At least 20 signed, full-time job offers were withdrawn by Meta
Illustration by Alex Castro / The Verge

According to a report by TechCrunch, Meta confirmed reports it has revoked full-time job offers that were extended to some candidates. Meta hasn’t commented on how many people or departments were affected by this action, but TechCrunch quotes a company spokesperson saying, “While this decision did not come lightly, it allows us to remain thoughtful as we readjust our hiring through 2023 to align with our highest-priority work.”

A tweet from writer and software engineer Gergely Orosz claims that this action from Meta has affected at least 20 people that initially had offers to start in February.

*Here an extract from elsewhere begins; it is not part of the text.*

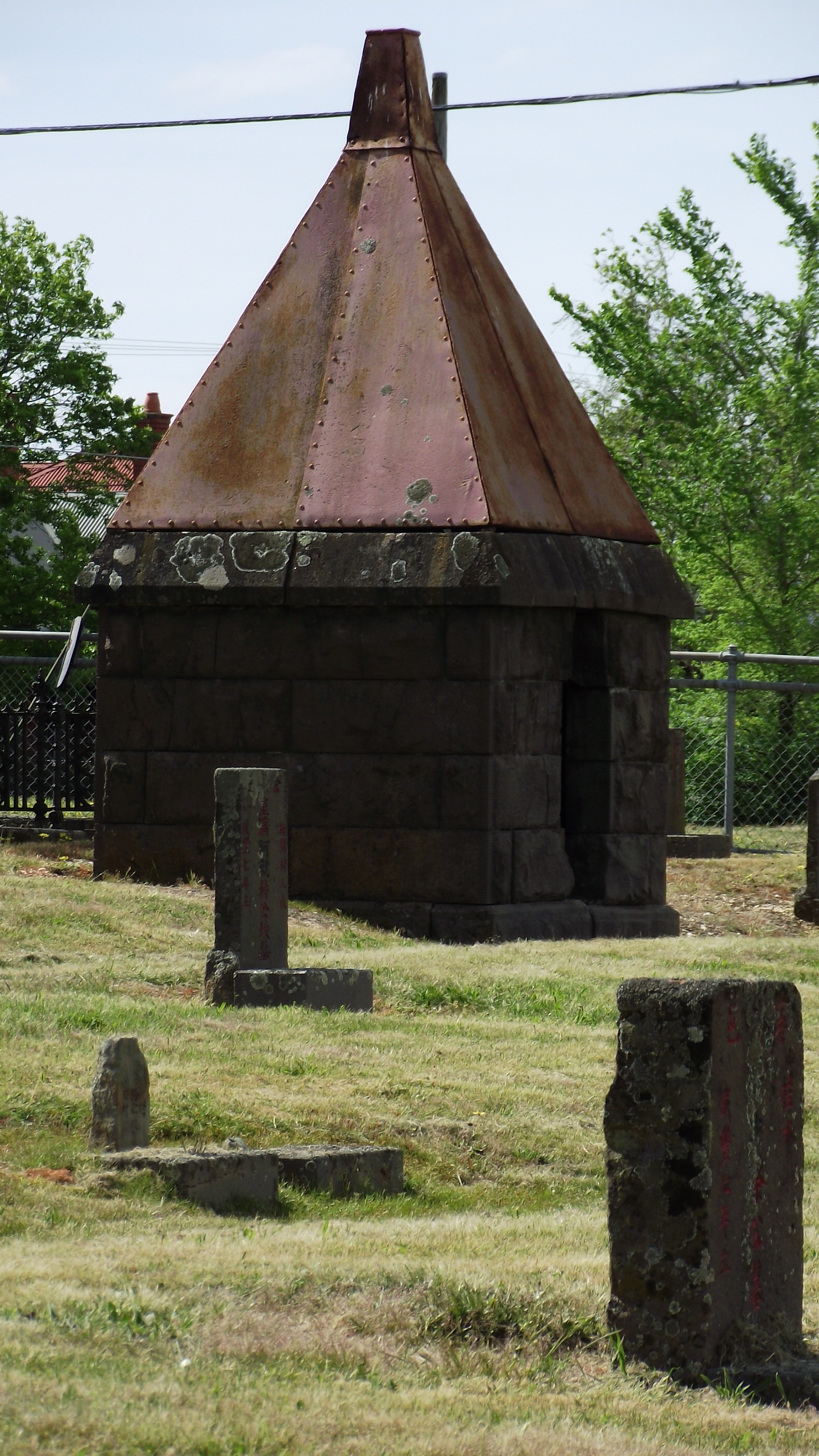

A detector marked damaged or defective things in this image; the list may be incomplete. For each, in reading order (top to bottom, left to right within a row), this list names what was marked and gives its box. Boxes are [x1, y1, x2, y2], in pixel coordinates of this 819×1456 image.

rusted conical metal roof [110, 29, 656, 547]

The tweet also points to a statement from Meta recruiters from last October to not rescind full-time job offers, with only part-time offers being at risk.

Unfortunately, that policy seems to have changed, marking the first time that Meta has pulled back on signed job offers for full-time employees.

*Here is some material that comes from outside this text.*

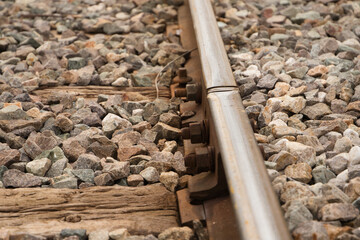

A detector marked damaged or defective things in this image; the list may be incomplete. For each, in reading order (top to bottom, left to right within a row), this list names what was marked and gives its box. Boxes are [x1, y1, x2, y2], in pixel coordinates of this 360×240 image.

rusty rail surface [188, 0, 292, 239]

This isn’t the first time that Meta has pulled the rug out from under prospective employees, however, with 2023 summer internship offers being revoked at its London office in October. Existing employees were hit a month later in November with mass layoffs that affected roughly 11,000 workers.

Meta’s unsteady employment environment is a sharp reaction to the company’s first-ever reported revenue decline, which came in Q2 of 2022. A loss that can be attributed to Meta’s massive investment into its unproven Metaverse and Reality Labs division, hemorrhaging billions of dollars. Even with investors publicly pressuring CEO Mark Zuckerberg to dial back on spending, Meta has shown very little restraint this past fiscal year.

Meta isn’t the only one experiencing problems. Elsewhere in tech, giants like Amazon, Netflix, Salesforce, and even the esports brand 100 Thieves have laid off significant percentages of their workforce.